Normal approximation to Laplace distribution?

I heard the phrase “normal approximation to the Laplace distribution” recently and did a double take. The normal distribution does not approximate the Laplace!

Normal and Laplace distributions

A normal distribution has the familiar bell curve shape. A Laplace distribution, also known as a double exponential distribution, it pointed in the middle, like a pole holding up a circus tent.

Normal and Laplace probability density functions

A normal distribution has very thin tails, i.e. probability density drops very rapidly as you move further from the middle, like exp(-x²). The Laplace distribution has moderate tails [1], going to zero like exp(-|x|).

So normal and Laplace distributions are qualitatively very different, both in the center and in the tails. So why would you want to replace one by the other?

Statistics meets differential privacy

The normal distribution is convenient to use in mathematical statistics. Whether it is realistic in application depends on context, but it’s convenient and conventional. The Laplace distribution is convenient and conventional in differential privacy. There’s no need to ask whether it is realistic because Laplace noise is added deliberately; the distribution assumption is exactly correct by construction. (See this post for details.)
☆ ☆ ☆
# [EXERCISE INSTRUCTIONS]
1. Decide whether each statement below agrees with the text above on normal and Laplace distributions: (a) the Laplace distribution is also called the double exponential distribution; (b) the Laplace distribution has thinner tails than the normal distribution; (c) in differential privacy, Laplace noise is added deliberately. Answer yes or no for each, and quote the deciding words of the text.
2. Shorten the paragraph of the text on normal and Laplace distributions that begins "The normal distribution is convenient to use," keeping its main facts.
3. Continue the text on normal and Laplace distributions, starting after its last sentence.

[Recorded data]
☆ ☆ ☆
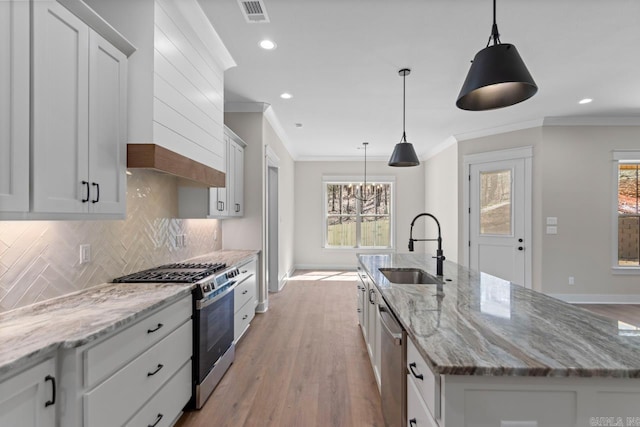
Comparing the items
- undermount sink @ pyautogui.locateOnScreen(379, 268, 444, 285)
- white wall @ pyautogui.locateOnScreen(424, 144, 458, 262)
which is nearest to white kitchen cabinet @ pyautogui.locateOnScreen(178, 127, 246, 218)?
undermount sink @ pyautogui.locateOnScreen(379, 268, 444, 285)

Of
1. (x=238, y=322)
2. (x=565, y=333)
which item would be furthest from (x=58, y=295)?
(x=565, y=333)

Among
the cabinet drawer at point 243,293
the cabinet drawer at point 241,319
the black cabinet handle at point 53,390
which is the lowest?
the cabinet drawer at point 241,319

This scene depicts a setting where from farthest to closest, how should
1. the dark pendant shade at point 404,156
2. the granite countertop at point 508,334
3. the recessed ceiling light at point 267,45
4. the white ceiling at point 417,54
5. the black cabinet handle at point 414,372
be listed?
☆ ☆ ☆
# [ACTIVITY ANSWERS]
1.
(a) Yes: "also known as a double exponential distribution"
(b) No: "A normal distribution has very thin tails" and "The Laplace distribution has moderate tails"
(c) Yes: "Laplace noise is added deliberately"

2. The normal distribution is the convenient, conventional choice in mathematical statistics, though whether it is realistic depends on context. The Laplace distribution plays the same role in differential privacy, where its realism is not in question: Laplace noise is added deliberately, so the assumption is exactly correct by construction.

3.
When mathematical statistics and differential privacy combine, it could be convenient to “approximate” a Laplace distribution by a normal distribution [2].

Solving for parameters

So if you wanted to replace a Laplace distribution with a normal distribution, which one would you choose? Both distributions are symmetric about their means, so it’s natural to pick the means to be the same. So without loss of generality, we’ll assume both distribution have mean 0. The question then becomes how to choose the scale parameters.

You could just set the two scale parameters to be the same, but that’s similar to the Greek letter fallacy, assuming two parameters have the same meaning just because they have the same symbol. Because the two distributions have different tail weights, their scale parameters serve different functions.

One way to replace a Laplace distribution with a normal would be to pick the scale parameter of the normal so that both two quantiles match. For example, you might want both distributions to have have 95% of their probability mass in the same interval.

I’ve written before about how to solve for scale parameters given two quantiles. We find two quantiles of the Laplace distribution, then use the method in that post to find the corresponding normal distribution scale (standard deviation).

The Laplace distribution with scale s has density

f(x) = exp(-|x|/s)/2s.

If we want to solve for the quantile x such that Prob(Xx) = p, we have

x = –s log(2 – 2p).

Using the formula derived in the previously mentioned post,

σ = 2x / Φ-1(x)

where Φ is the cumulative distribution function of the standard normal.

Related posts

[1] The normal distribution is the canonical example of a thin-tailed distribution, while exponential tails are conventionally the boundary between thick and thin. “Thick tailed” and “thin tailed” are often taken to mean thicker than exponential and thinner that exponential respectively.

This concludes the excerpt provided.